“No!” I spat, anger thick in my chest.
“You slit your wrists yesterday, Trecee.”
I went quiet, swallowing tears and shame. “You need to know…you aren’t alone. I can get you?—”
“I don’t need help. Don’t judge me like I’m crazy.”
“I understand your frustration. I know you’re going through a lot.”
“You don’t know shit,” I hissed.
“Ever thought about harming yourself before?”
I slammed my head back against the thin pillow, tears streaming. My emotions were normal—I was pissed at him for acting like this was normal for me.
“Did you have a plan last night?”
“Get me the fuck out of here,” I grimaced.
“I need you to answer, Trecee.”
“No!
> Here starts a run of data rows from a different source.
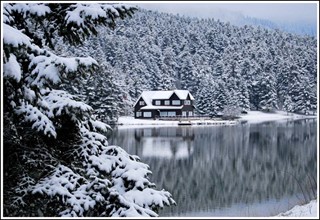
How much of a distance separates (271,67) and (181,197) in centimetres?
9480

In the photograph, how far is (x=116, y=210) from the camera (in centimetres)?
466

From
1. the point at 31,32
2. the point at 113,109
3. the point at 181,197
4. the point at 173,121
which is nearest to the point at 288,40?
the point at 173,121

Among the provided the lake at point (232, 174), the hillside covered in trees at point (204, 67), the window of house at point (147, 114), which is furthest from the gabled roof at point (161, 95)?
the lake at point (232, 174)

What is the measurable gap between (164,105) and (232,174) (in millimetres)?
54201

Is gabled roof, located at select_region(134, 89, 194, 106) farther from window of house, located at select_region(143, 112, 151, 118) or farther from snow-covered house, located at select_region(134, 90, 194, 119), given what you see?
window of house, located at select_region(143, 112, 151, 118)

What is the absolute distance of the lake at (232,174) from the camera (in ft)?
49.9

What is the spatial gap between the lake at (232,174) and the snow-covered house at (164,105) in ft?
124

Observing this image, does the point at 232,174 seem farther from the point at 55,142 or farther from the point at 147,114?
the point at 147,114

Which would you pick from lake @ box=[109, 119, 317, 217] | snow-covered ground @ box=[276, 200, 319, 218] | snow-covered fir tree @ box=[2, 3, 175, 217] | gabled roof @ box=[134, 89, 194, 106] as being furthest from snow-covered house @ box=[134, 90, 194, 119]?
snow-covered fir tree @ box=[2, 3, 175, 217]

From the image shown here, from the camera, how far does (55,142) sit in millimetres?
5082

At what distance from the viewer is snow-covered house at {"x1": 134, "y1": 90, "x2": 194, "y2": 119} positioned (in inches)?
2908

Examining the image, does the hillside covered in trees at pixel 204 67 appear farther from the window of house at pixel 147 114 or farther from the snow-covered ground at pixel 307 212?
the snow-covered ground at pixel 307 212

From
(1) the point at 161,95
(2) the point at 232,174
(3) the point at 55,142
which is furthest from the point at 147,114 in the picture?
(3) the point at 55,142

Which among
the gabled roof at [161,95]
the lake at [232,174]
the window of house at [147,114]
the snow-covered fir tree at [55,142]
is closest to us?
the snow-covered fir tree at [55,142]
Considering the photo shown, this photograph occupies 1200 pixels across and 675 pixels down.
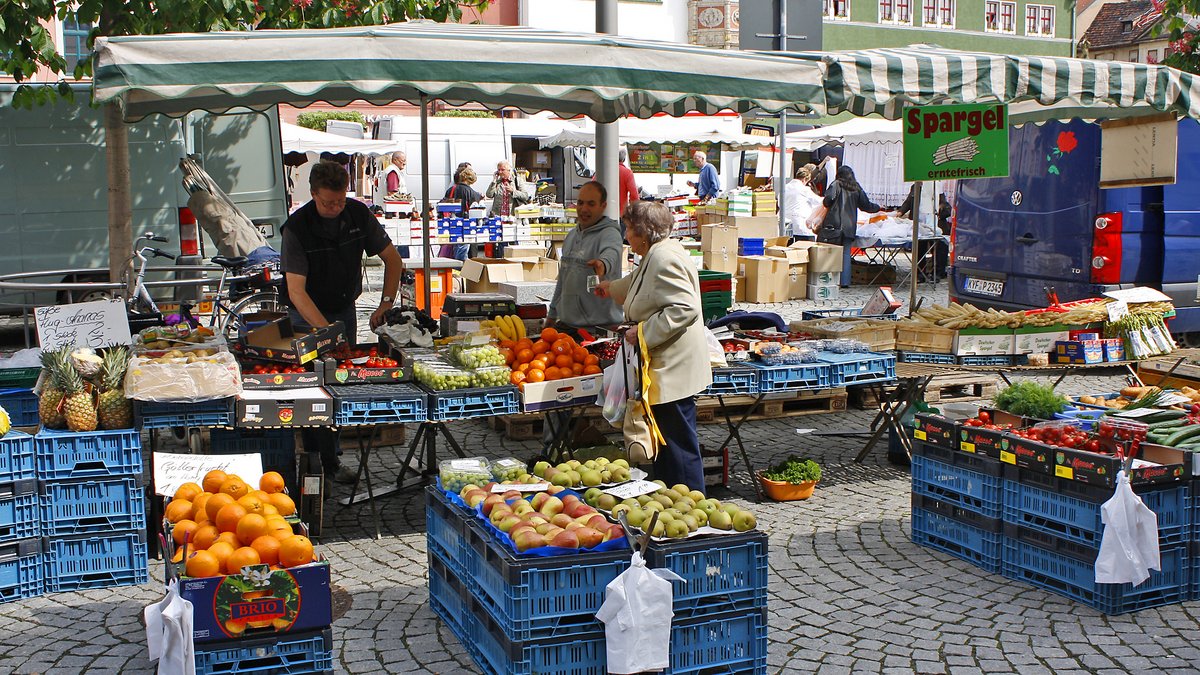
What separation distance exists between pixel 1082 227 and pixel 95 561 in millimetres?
8226

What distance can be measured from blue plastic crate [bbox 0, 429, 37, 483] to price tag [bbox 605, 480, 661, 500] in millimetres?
2758

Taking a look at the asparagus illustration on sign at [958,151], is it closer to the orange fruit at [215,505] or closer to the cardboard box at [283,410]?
the cardboard box at [283,410]

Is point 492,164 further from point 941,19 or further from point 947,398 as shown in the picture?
point 941,19

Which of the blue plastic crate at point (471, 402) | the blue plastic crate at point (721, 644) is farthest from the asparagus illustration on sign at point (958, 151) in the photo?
the blue plastic crate at point (721, 644)

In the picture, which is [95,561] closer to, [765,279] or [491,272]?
[491,272]

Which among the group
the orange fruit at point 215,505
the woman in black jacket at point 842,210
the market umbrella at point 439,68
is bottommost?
the orange fruit at point 215,505

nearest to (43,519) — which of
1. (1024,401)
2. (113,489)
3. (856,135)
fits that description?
(113,489)

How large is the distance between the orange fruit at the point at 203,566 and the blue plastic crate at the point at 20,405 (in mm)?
2743

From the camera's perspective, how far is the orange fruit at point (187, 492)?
5109 millimetres

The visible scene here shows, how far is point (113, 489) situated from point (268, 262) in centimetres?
631

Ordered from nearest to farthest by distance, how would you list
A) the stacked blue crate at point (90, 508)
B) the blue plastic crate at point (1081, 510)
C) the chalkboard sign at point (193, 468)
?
the blue plastic crate at point (1081, 510)
the chalkboard sign at point (193, 468)
the stacked blue crate at point (90, 508)

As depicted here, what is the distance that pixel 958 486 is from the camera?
6211mm

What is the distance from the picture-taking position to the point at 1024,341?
796 cm

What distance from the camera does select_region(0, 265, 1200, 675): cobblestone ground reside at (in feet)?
16.3
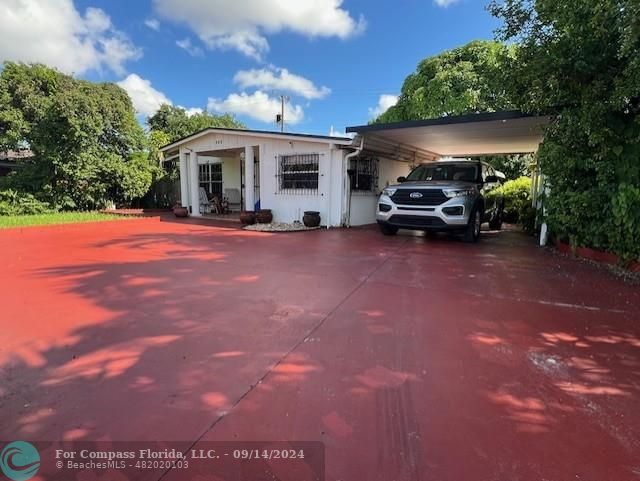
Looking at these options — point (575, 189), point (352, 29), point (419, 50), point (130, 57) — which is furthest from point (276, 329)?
point (419, 50)

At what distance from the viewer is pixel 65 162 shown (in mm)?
12586

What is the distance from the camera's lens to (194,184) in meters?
13.4

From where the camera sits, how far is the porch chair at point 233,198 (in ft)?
50.2

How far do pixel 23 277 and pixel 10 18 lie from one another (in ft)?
35.9

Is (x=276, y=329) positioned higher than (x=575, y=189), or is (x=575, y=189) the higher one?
(x=575, y=189)

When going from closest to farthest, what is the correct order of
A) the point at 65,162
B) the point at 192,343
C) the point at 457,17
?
the point at 192,343 → the point at 457,17 → the point at 65,162

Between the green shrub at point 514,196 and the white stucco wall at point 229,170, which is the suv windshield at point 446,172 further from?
the white stucco wall at point 229,170

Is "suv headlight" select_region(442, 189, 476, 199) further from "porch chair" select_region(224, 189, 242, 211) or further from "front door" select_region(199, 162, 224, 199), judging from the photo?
"front door" select_region(199, 162, 224, 199)

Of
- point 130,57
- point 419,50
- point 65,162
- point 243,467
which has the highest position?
point 419,50

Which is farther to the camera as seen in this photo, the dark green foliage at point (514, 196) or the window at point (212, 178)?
the window at point (212, 178)

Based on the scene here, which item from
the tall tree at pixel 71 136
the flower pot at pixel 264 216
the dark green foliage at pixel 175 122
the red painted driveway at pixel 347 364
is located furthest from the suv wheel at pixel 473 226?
the dark green foliage at pixel 175 122

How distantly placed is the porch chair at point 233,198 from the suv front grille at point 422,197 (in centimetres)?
933

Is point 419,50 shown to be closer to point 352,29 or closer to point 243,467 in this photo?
point 352,29

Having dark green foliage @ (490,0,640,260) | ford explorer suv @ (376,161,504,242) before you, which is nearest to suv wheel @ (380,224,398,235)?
ford explorer suv @ (376,161,504,242)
I just wanted to sleep. I wasn’t trying to—” My voice broke. “I wasn’t trying to kill myself. I’ve never thought about it. I’m going through a lot right now?—”
“You aren’t alone. That’s understandable.”
“Get me the fuck out of here!” I screamed. Dr. Rogers remained calm.
“Ever been diagnosed with depression? Anxiety? Any mental health conditions?”
“No!”
“Ever seen a therapist or psychiatrist?”
“No!” I yanked my wrists, pain shooting through me. “You’re not a fucking doctor! You don’t know what I’m going through!”
“That’s why we need to talk about your next steps.”
“What do you mean, next steps?” My heart raced.
He exhaled. “Given the overdose, alcohol, trauma, and lack of support?—”
“He’s here,” I snapped.
“Who?” He glanced at the closed door, then back.
“He has to be here,” I wailed, tears pouring like a faucet. “He wouldn’t leave me…he wouldn’t.”
“Ms. Jones, I think it’s best you be transferred to a behavioral health facility for evaluation and treatment.”
“You think I’m crazy? You think I’m fuckin’ crazy!? You’re trying to take me to a psych ward!”
“Ms. Jones?—”
“Trecee,” I said, agitated.
“Trecee,” he corrected. “We don’t have the proper care here. You suffered a near-death experience. While life may be hard and it was a mistake, this isn’t the end—it’s a starting point. You need help.”
“I’m not in a crisis. It was an accident.”